What the task requires ▸
Print the entries underneath word for word, omitting whatever pictures they contain.

*** Opening Data for this exercise ***

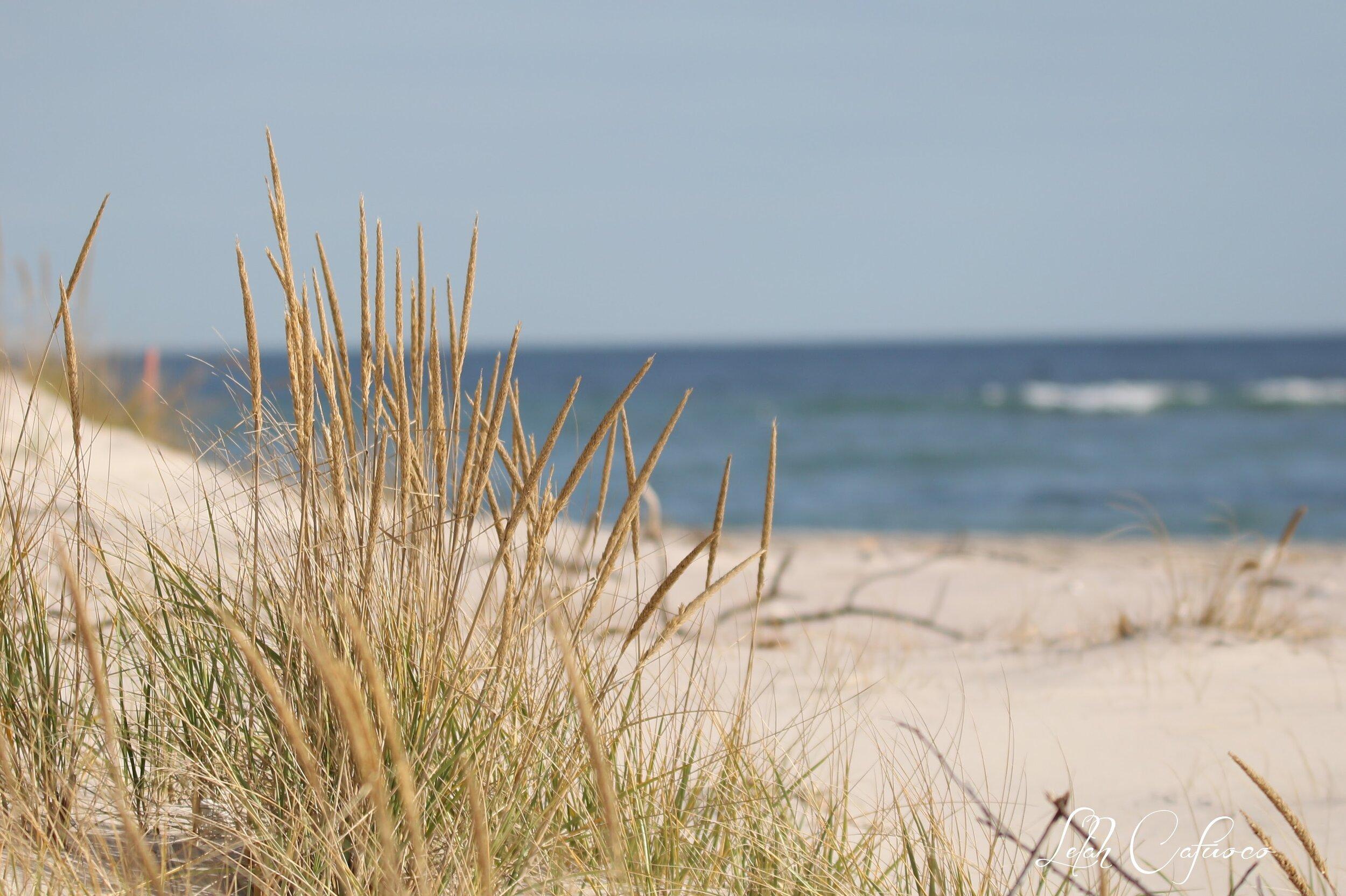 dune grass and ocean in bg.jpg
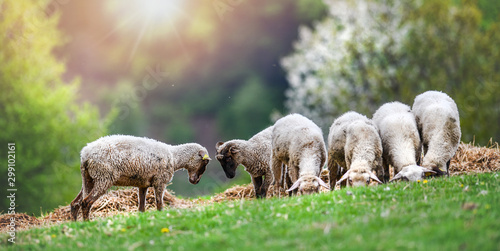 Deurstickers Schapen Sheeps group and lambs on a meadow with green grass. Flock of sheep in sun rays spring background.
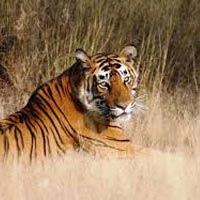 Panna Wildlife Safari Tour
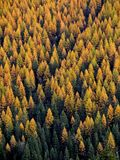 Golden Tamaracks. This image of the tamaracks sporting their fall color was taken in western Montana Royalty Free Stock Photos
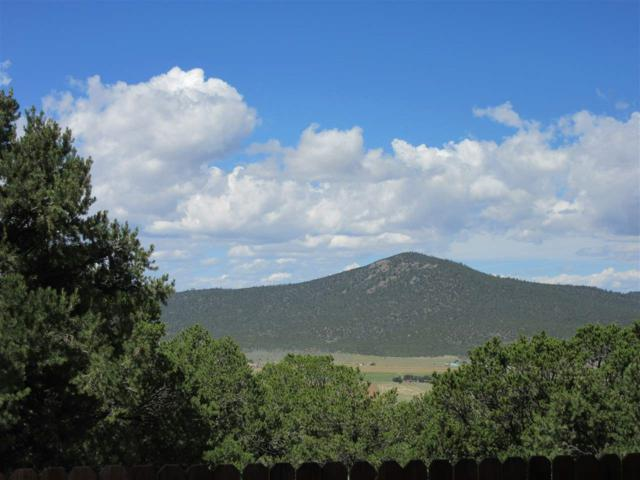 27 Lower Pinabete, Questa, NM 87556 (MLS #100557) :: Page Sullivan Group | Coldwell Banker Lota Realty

*** Closing Data for this exercise ***

Answer to this exercise ▸
 dune grass and ocean in bg.jpg
 Deurstickers Schapen Sheeps group and lambs on a meadow with green grass. Flock of sheep in sun rays spring background.
 Panna Wildlife Safari Tour
 Golden Tamaracks. This image of the tamaracks sporting their fall color was taken in western Montana Royalty Free Stock Photos
 27 Lower Pinabete, Questa, NM 87556 (MLS #100557) :: Page Sullivan Group | Coldwell Banker Lota Realty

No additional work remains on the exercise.